■ **What is being asked**: Copy the lines of the records from the one containing "When comparing planter" through the end of the records, inclusive.

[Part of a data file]
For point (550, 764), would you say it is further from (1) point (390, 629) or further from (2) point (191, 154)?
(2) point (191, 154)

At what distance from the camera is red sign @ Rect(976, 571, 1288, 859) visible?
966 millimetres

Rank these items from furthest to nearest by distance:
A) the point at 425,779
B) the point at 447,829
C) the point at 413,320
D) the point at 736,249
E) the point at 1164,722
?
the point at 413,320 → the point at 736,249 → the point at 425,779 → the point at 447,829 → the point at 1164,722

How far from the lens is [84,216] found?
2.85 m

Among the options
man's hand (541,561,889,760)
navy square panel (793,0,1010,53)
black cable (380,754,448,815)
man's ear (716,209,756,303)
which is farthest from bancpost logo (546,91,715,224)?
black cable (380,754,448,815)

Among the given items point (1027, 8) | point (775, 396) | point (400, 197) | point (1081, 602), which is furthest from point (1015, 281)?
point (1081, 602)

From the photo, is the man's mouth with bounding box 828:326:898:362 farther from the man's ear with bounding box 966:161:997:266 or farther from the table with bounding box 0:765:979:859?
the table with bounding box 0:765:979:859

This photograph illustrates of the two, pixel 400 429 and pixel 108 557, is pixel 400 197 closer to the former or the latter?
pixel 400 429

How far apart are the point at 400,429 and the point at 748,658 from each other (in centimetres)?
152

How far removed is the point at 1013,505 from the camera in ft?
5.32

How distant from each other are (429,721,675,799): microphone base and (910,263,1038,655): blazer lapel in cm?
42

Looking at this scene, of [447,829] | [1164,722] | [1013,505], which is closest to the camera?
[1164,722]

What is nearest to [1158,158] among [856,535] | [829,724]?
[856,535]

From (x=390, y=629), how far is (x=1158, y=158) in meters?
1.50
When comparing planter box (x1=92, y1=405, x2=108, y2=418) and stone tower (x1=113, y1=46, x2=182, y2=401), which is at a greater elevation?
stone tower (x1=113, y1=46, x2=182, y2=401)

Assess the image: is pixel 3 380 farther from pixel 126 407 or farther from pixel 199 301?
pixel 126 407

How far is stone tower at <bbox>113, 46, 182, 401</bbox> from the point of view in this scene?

■ **Response to this exercise**:
When comparing planter box (x1=92, y1=405, x2=108, y2=418) and stone tower (x1=113, y1=46, x2=182, y2=401), which is at a greater elevation?
stone tower (x1=113, y1=46, x2=182, y2=401)

Assess the image: is pixel 3 380 farther from pixel 126 407 or farther from pixel 199 301?
pixel 126 407

How far is stone tower at <bbox>113, 46, 182, 401</bbox> from the point of view in this scene?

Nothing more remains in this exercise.